Değişmedim dağlarda onca bahara, saçının bir tel kokusunu..
Biraz da umut etmeli insan..Yokluğuna inat, çokluğun taşıyor içimden..
Ne kadar uzaksan, o kadar özlemeksin..Ne kadar gitmeksen, o kadar beklemeksin pencere kenarında..Sen ki düşünmeksin yar..Düşümde su, düşümde tuz, düşümde ekmeksin..Düşündükçe başımdan savdığım şu kör kurşunlar..
……………………………..
-II-
Bir zamanlar daha mı yeşildi bahar ayları, yoksa ben miyim kırmızıya
esir düşen mahkum..Daha mı soğuk kış, daha mı donuk pencereme usulca, dokunurca bıraktığım bu sessiz bakış..Şimdi daha mı yalnız kokuyor şehir..
Oysa daha bir çoğaldı mahalle de oturan insanlar..Kaldırım kenarına park eden araçlar, oynaşıp duran çocuk sesleri..Biz çoğaldıkça azalan dostlar…
Düşündüm de, ne kadar çok, selam vermeden geçtiğim bakış..Aynı hava,
aynı su, aynı toprak..Ve aynı aldanış…
Hiç kimse umursamıyor biliyorum..Bir kaç cılız ses çıkıyor gibi arada…
O da, iş telaşı, ekmek kavgası, mesai sonrası derken ya bir martı sesinde,
ya kendini ucuza sermaye eden bir yosmanın nefesinde kayboluyor..Kimse
ne soruyor, ne bir cevap taşıyor içinde “yarına” dair..
Oysa umut etmeli insan…
Neden her şey, hiç bir şey kadar değersiz bu ülkede?
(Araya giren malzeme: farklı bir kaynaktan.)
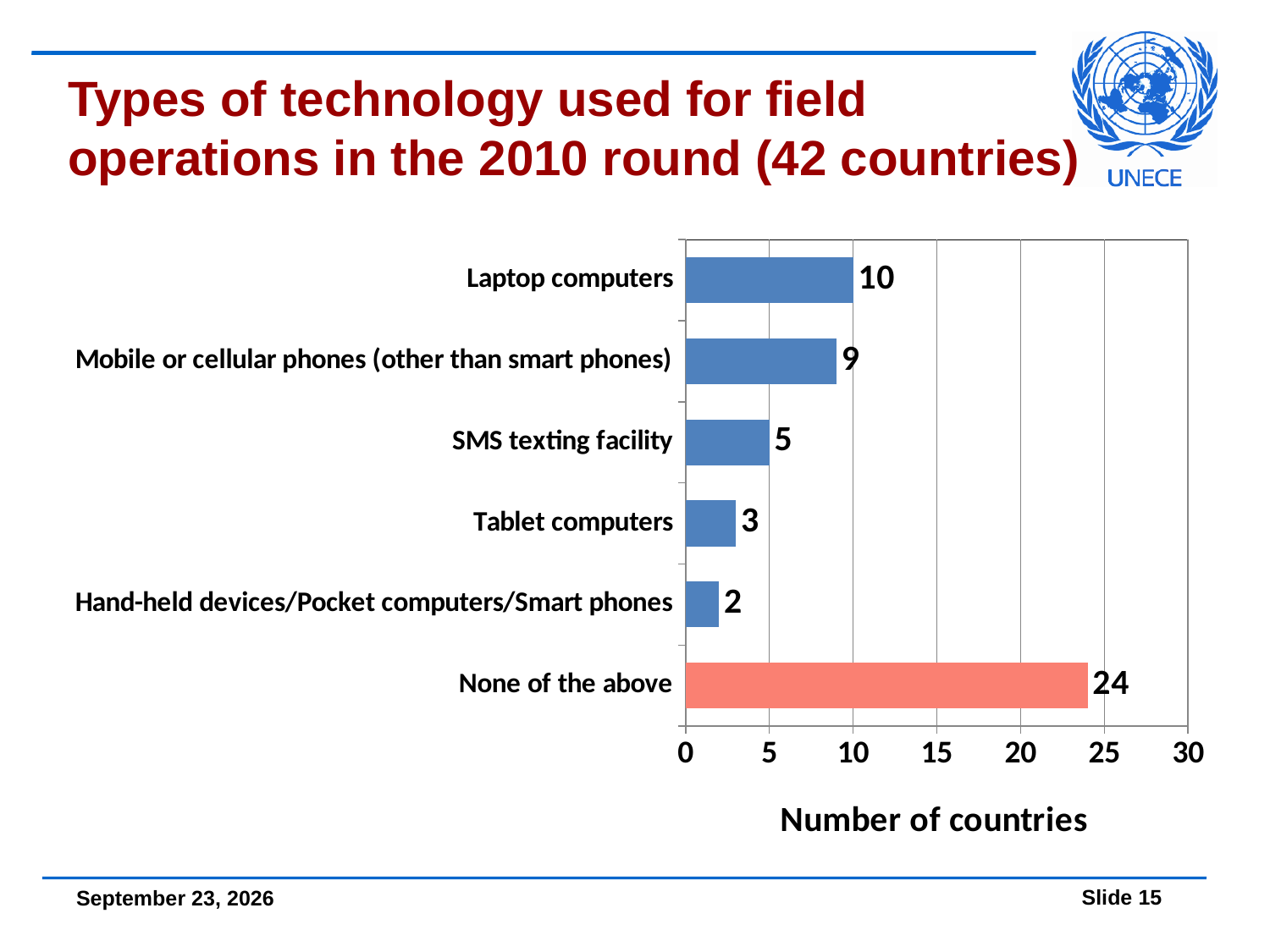
What kind of chart is shown on the slide? Bar chart What is the label of the horizontal axis? Number of countries Which category has the highest number of countries? None of the above Which has more countries: Mobile or cellular phones (other than smart phones) or Tablet computers? Mobile or cellular phones (other than smart phones) What is the value for SMS texting facility? 5 How many categories are shown in the chart? 6 Is the value for Mobile or cellular phones (other than smart phones) greater or less than 10? less How many countries used laptop computers for field operations? 10 What is the difference between the number of countries for 'None of the above' and for laptop computers? 14 How many countries reported 'None of the above'? 24 What is the value for Hand-held devices/Pocket computers/Smart phones? 2 Which category has the lowest number of countries? Hand-held devices/Pocket computers/Smart phones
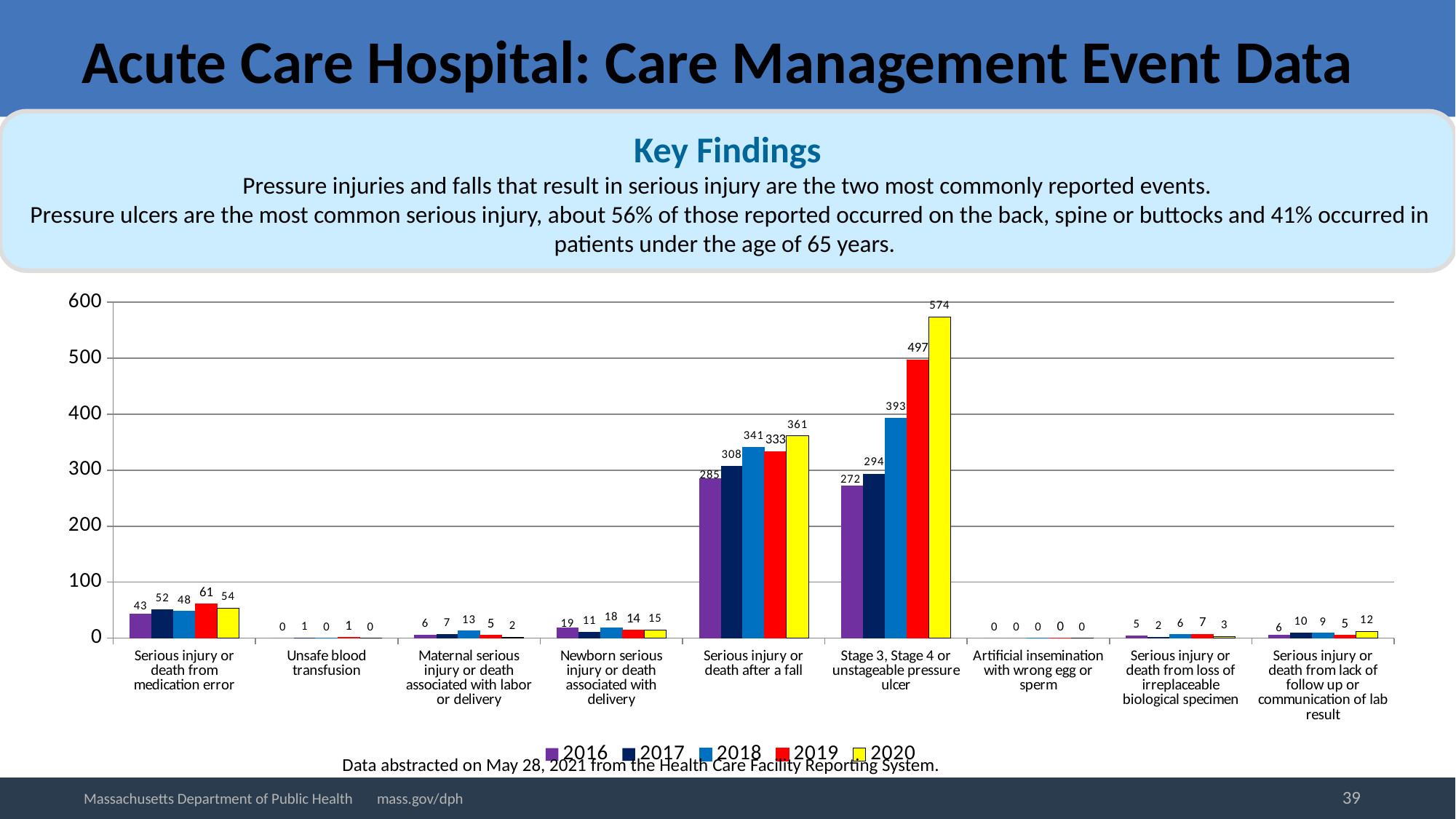
What is the difference between the 2020 and 2019 values for Stage 3, Stage 4 or unstageable pressure ulcer? 77 Which is larger: the 2018 value for Serious injury or death after a fall or the 2018 value for Stage 3, Stage 4 or unstageable pressure ulcer? Stage 3, Stage 4 or unstageable pressure ulcer What is the 2020 value for Stage 3, Stage 4 or unstageable pressure ulcer? 574 Do the values for Stage 3, Stage 4 or unstageable pressure ulcer rise or fall from 2016 to 2020? rise Which category has the highest 2020 value? Stage 3, Stage 4 or unstageable pressure ulcer What is the 2016 value for Serious injury or death after a fall? 285 What is the 2019 value for Serious injury or death from medication error? 61 What kind of chart is shown on the slide? bar chart How many series does the legend list? 5 Which category has the lowest values across all years? Artificial insemination with wrong egg or sperm Is the 2017 value for Serious injury or death after a fall greater or less than 300? greater How many event categories are shown on the x axis? 9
Ne ölen niye öldüğünün,ne kalan niye yaşadığının ayırdına varamıyor..Ölmek ve kalmak arasında ki çizgi öylesine yakın ki, öylesine anlamsız..Bir amacının olması gerek, bir yön, bir çizgi taşıması gerek insan denen varlığın..Ama öylesi ucuz, öylesi basit ki yaşamak, neye elini atsan altından koca bir yalan çıkıyor..
Kim katil, kim kahraman, kim asil, kim vekil, kim işçi, kim patron belli değil…O kadar alışmış ki bu ülkede yanılmaya insan, hiçbir şey onu artık şaşırtmıyor…Acının belli bir limiti vardır demişti Yusuf..Beyin bir noktadan sonrasını algılamaz..Yani acı öylesine yoğun yaşanır ki, beynin algılama sınırları bunu taşıyamaz...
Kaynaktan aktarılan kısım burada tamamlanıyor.